Hasenhuttl initially stayed in Southampton but as the lockdown went on it made more sense for the 52-year-old to return to Germany.

Although it’s not how he planned on spending the final weeks of the Premier League campaign, Saints’ boss has enjoyed spending the time with his family in Munich.

Hasenhuttl added: “A lot of things have happened since we last saw each other and nobody knew how long the break will take but we can hope that it will be coming to an end.

“It was a very tough time for everybody, although it’s not like we don’t have enough to eat. It still feels difficult if you are shut down completely and cannot work or do anything.

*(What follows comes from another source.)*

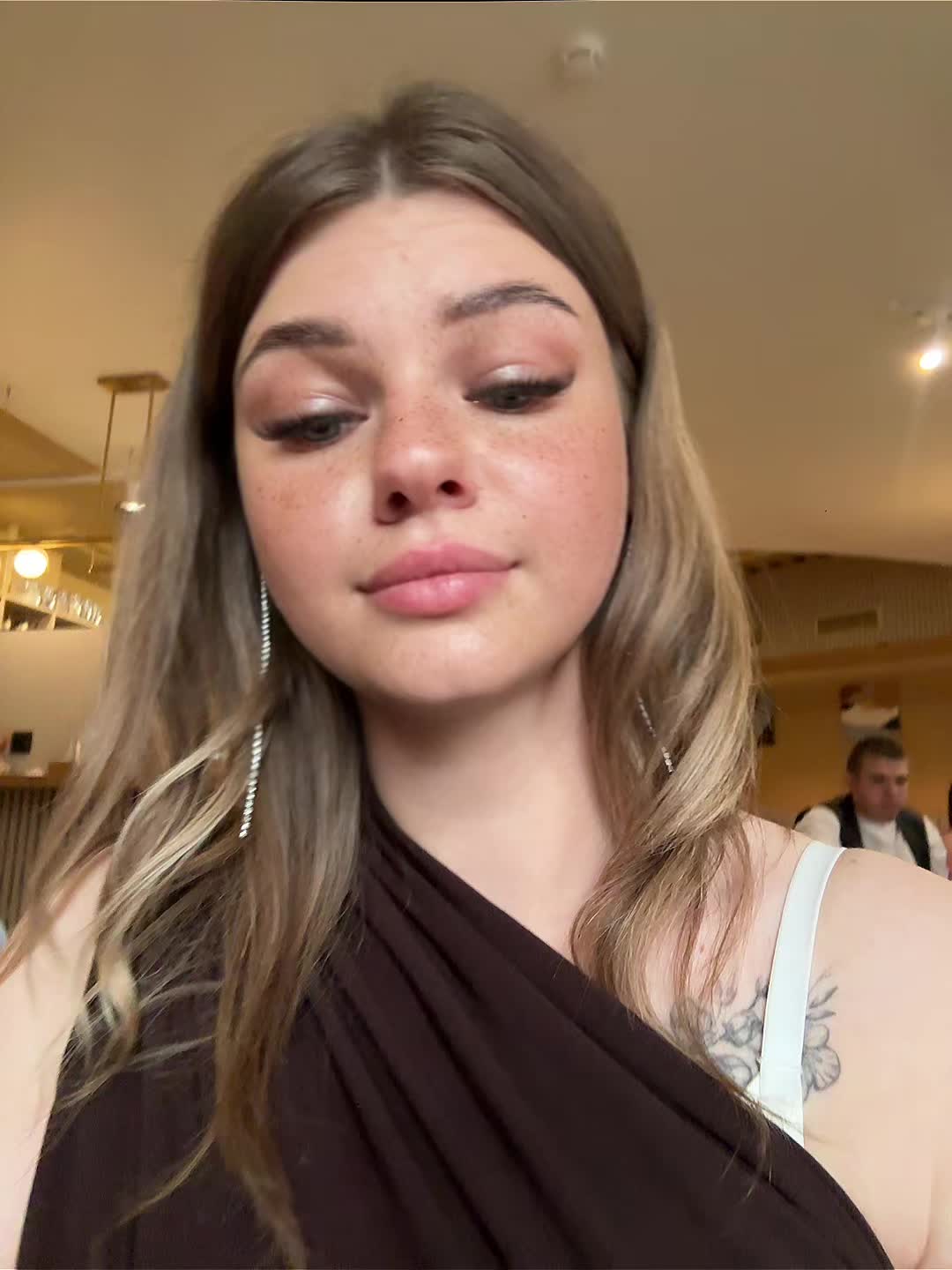@Настёна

“I have been in Germany for a few weeks with my family and children and we are trying to enjoy the time together.

“There has been a lot of cooking, a lot of eating and a lot of work inside the house and out in the garden.

“It is also a different time but it’s enjoyable.”

Because Germany has started easing its restrictions, Hasenhuttl's been able to get out and spend some time on his pushbike.

However, he said that you have to wear face masks wherever you go.

Like they have been in England, citizens in Germany have been respecting the rules placed on them by their government.

“We have a little bit more time,” reflected Hasenhuttl, when asked how he's coping with the stringent restrictions.

“I’m lucky that we have a garden here, but we can also go out and ride the bikes if we want.

“I’m not able to play tennis or anything like that.

“The shops are going to be open now, but you have to wear masks everywhere.

“The people have been very disciplined and are trying to stay focused on the rules.”